▸ Work to complete
In the entries below, find the line with "Sweet purple flowers" and print exactly every line from there up to and including the line with "About two hundred", with no other lines.

[[ Data under study open ]]

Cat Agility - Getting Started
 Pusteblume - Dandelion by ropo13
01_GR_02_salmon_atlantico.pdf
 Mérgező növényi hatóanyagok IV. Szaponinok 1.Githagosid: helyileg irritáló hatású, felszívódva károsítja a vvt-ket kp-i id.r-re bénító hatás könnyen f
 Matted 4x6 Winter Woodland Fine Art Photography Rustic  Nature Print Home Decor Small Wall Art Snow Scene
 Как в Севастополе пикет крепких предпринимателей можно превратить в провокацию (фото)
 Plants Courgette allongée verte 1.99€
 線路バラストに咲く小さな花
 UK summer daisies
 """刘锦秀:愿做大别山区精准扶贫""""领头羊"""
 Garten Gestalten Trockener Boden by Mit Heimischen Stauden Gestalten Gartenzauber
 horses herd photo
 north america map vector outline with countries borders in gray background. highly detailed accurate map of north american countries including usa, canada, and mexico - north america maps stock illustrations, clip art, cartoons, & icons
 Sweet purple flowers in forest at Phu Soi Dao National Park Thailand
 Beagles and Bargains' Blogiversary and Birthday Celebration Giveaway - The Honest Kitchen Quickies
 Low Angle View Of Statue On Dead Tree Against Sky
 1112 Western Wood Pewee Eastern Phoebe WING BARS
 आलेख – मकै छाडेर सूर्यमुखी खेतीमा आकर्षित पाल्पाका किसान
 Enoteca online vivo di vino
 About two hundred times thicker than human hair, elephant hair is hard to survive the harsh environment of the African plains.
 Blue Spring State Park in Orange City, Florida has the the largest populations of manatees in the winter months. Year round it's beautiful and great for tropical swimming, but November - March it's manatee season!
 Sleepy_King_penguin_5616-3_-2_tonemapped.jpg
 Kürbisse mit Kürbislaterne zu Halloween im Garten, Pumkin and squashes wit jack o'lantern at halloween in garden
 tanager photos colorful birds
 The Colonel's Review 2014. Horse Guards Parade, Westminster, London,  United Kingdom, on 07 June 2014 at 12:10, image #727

[[ Data under study closed ]]

▸ Solved exercise
 Sweet purple flowers in forest at Phu Soi Dao National Park Thailand
 Beagles and Bargains' Blogiversary and Birthday Celebration Giveaway - The Honest Kitchen Quickies
 Low Angle View Of Statue On Dead Tree Against Sky
 1112 Western Wood Pewee Eastern Phoebe WING BARS
 आलेख – मकै छाडेर सूर्यमुखी खेतीमा आकर्षित पाल्पाका किसान
 Enoteca online vivo di vino
 About two hundred times thicker than human hair, elephant hair is hard to survive the harsh environment of the African plains.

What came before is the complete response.